Overall the strengths of this study include the diverse range of geographical location and socio-economic status from which participants were recruited, the high recruitment and retention rates, and inclusion of a high proportion of under 21 year old women (42%), a group that is difficult to engage in research. A further strength is that the young age, the low BV prevalence, and the stable incidence of BV throughout the study all facilitated the study of the relationship between recent behaviours and incident BV.

Conclusion

These are the first data to give an estimation of the prevalence and incidence of BV in young Australian women in the community. The consistent manner in which sexual risk factors are identified in association with BV, in populations that differ widely in their geographical and socioeconomic circumstances, lends considerable weight to the concept that sexual activity with both men and women is highly influential if not integral to the development of BV. However, it appears likely that sexual and contraceptive practices influence not just the development of BV and AF but also recurrence.

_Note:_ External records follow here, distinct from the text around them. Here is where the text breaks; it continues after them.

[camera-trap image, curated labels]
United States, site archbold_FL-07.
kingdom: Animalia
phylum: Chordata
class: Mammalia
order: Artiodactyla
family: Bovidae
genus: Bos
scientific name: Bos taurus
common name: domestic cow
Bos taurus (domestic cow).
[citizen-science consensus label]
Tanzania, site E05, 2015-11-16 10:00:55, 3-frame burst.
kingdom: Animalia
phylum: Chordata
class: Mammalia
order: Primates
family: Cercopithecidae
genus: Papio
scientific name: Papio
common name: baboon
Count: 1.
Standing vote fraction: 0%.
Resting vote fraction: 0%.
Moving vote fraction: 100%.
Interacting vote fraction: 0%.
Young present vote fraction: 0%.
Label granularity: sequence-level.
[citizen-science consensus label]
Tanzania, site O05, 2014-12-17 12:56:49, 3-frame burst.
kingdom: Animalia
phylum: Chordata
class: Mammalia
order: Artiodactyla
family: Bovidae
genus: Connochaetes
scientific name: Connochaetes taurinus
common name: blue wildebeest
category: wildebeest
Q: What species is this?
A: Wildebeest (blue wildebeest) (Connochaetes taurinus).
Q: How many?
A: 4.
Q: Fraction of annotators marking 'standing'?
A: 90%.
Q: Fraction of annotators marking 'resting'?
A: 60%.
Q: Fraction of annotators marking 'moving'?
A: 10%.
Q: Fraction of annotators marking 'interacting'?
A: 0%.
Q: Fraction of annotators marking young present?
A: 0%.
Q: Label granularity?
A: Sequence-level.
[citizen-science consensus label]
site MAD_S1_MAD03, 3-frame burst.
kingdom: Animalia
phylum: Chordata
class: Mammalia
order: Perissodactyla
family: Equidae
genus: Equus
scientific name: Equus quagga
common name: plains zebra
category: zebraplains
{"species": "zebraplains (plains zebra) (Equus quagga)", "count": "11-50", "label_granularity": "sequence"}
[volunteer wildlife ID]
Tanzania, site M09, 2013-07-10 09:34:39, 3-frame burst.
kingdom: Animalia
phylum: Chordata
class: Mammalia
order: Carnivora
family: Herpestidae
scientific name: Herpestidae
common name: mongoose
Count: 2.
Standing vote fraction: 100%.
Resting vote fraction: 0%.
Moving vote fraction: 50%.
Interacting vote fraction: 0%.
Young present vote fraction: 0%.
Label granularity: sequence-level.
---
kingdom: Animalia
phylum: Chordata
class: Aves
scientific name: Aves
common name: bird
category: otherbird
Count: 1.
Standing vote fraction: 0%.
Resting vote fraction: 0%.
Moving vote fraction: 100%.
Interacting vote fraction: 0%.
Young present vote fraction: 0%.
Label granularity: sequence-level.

A recent treatment trial showed no benefit from combining oral metronidazole with vaginal clindamycin over oral metronidazole alone. BV recurrence in this cohort was instead strongly associated with remaining with the same pre-treatment sexual partner and inconsistent condom use, while use of oestrogen-containing contraceptives was associated with a reduced risk of recurrence [17], [19], [21]. Debate will continue as to whether the consistent association between BV and sexual activity is a direct result of transmission of putative agent(s) that have an aetiological role in the development and recurrence of BV, or whether sexual activity itself impacts adversely on vaginal colonization with protective Lactobacillus species thereby facilitating BV development and recurrence. We are only just beginning to understand the diversity of the vaginal microbiota in healthy women [41], and have yet to fully understand the effects of sexual behaviours on it, and if and how use of hormone-based contraceptives may influence a woman’s vaginal microbiota and susceptibility to BV. Clearly, identifying potentially modifiable behaviours that are associated with the development and recurrence of BV within large cohort studies is an integral step to the development and evaluation of targeted interventions to improve prevention and treatment approaches for BV.